Of course it was taut and tactically engaging in parts. No game with this many good footballers in it can be truly boring. Conor Bradley tried a nice lob. Bukayo Saka whizzed and turned on the right wing. At the same time, it all had the curious side-effect of getting everybody jazzed for MK Dons v Oxford in the FA Cup third round on Friday night.
And for Liverpool, this was surely the point. In a way, this was a masterclass in how to play the league leaders away from home with a threadbare squad. Long periods of deliberately sterile football, placeholder text, white noise. A substitutes’ bench (“Calvin Ramsay”, “Curtis Jones”) that was only really there because manager Arne Slot had to write something on the form.
Their second-half possession was 67%, which produced five shots, all by Dominik Szoboszlai, all from distance, all off target. Arsenal, for their part, failed to produce a single shot from the 43rd to the 90th minute. And yet as Liverpool rondo-ed their way through the second period, a strange spectacle began to unfold.
Arsenal, we must remind ourselves, are the country’s outstanding team right now, their five-point gap at the top extended to six by full-time. They are top of the Champions League table. They have players who can blow the back of your head right off. And yet. Is anyone in this stadium actually enjoying themselves?
Of course, atmosphere at most of the big Premier League stadiums is not purely an Arsenal problem, and an ambient discontent is not purely Arsenal’s cross to bear. But only one club are sitting top of the league, not that you would know it to listen to them.
They groaned when Myles Lewis-Skelly took too long over a throw. They groaned at Declan Rice for misplacing a pass. They even groaned at Gabriel Martinelli when he brilliantly escaped two Liverpool players on the left wing and then overcooked his through-ball out of play. And the Emirates Groan is a real and visceral thing: an expression not just of disappointment but a kind of disgust, the encrusted revulsion of 22 barren years.

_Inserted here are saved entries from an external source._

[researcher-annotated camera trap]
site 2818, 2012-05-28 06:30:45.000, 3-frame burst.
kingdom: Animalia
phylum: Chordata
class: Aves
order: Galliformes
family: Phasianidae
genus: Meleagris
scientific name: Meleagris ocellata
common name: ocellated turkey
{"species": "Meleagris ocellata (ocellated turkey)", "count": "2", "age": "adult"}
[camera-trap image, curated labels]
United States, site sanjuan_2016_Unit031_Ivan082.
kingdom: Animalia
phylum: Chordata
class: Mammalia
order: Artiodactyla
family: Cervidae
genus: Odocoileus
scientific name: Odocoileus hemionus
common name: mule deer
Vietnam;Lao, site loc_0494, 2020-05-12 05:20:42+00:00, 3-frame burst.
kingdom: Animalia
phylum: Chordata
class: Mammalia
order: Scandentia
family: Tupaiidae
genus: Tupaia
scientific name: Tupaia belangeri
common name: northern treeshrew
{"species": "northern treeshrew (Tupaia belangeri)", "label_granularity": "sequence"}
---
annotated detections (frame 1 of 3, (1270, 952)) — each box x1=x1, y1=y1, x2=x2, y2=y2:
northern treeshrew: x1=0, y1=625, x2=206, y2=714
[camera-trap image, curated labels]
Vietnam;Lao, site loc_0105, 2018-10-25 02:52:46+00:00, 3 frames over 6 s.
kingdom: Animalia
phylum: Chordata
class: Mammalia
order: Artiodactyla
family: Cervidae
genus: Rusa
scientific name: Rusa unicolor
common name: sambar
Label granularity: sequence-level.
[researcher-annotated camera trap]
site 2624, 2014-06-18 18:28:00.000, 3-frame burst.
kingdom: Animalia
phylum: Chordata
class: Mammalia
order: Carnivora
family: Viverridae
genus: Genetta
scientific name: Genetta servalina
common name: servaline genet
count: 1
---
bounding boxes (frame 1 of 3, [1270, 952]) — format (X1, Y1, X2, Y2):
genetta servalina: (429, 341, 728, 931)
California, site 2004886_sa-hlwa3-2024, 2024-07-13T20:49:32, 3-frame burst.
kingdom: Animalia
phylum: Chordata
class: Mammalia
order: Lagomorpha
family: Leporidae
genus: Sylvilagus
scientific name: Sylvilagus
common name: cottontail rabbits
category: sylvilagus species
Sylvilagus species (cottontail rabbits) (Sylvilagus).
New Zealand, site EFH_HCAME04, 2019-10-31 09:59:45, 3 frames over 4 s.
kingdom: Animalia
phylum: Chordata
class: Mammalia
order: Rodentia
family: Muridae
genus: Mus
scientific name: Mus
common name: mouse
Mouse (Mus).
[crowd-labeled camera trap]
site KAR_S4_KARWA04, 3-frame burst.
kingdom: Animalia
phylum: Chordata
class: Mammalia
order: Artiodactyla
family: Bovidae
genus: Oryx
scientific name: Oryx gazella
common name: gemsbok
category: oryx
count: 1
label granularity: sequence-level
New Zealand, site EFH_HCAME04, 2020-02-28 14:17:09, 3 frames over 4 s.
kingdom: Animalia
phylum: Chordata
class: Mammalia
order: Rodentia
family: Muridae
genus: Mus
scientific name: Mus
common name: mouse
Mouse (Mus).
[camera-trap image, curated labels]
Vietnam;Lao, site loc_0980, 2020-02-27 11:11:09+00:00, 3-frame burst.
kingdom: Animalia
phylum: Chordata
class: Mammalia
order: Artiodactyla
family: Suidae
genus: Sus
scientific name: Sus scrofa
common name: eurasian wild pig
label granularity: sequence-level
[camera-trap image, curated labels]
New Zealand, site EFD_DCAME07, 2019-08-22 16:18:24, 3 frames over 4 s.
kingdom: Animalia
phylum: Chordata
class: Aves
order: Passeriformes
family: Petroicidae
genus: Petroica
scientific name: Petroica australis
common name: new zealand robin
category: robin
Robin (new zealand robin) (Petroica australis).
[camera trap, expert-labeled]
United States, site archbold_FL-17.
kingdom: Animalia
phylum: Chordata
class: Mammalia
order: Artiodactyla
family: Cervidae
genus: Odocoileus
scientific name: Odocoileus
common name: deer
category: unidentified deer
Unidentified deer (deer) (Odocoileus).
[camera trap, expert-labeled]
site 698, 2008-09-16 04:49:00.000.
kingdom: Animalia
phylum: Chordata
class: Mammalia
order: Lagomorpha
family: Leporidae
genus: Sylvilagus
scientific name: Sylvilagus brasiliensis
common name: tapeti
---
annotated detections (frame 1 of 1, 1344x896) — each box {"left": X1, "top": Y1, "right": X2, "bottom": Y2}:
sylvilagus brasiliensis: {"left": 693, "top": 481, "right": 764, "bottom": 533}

What must it be like as an Arsenal player to play in front of these people right now? To be responsible for this surgical, slow-burning excellence, 14 wins out of 16 at home in all competitions, and to be met with this wall of growling and grizzling, the sound of 60,000 people having really bad sex? And look, I’m not a footballer and I don’t know for sure. But maybe … it doesn’t help?
We should also draw a firm distinction between the industrial irritation of the Emirates and the purer, more devotional support that follows Arsenal away from home. Case in point: Bournemouth at the weekend. Gabriel Magalhães gives the ball away, Bournemouth score, and instantaneously the travelling Arsenal fans start singing his name, building him up again. Head back in the game, Gabriel charges up the pitch and scores within minutes. Simple noise and effect.
At home, meanwhile, it is surely no coincidence that manager Mikel Arteta and his players spend so much of their time trying to cajole fans into alignment. The tunnel roof has been pulled back so fans can see the players run on. The second half is no longer shown on the concourse to encourage them back to their seats. But of course they can do nothing about the real root cause: the years of festering angst and Big Feelings, the ingrained disquiet of a fanbase that has been burned by hope so many times before.
Arsenal are six points clear. They have got players coming back from injury. Manchester City have drawn three in a row and Aston Villa, lol, give me a break. Things are good. Things are fine. And in a way the whole Arteta project – the patient buildup, the cold accumulation, the refusal to run like headless chickens to placate the gallery – feels like the ultimate trust exercise.
We will play with control and purpose. We will calmly work the ball into these dangerous areas. We will do it again and again. This is how we’re going to score, this is how we’re going to win, and this is how we’re going to make you love us. Up close, it can feel calculating and bloodless. In truth, it’s the ultimate act of faith.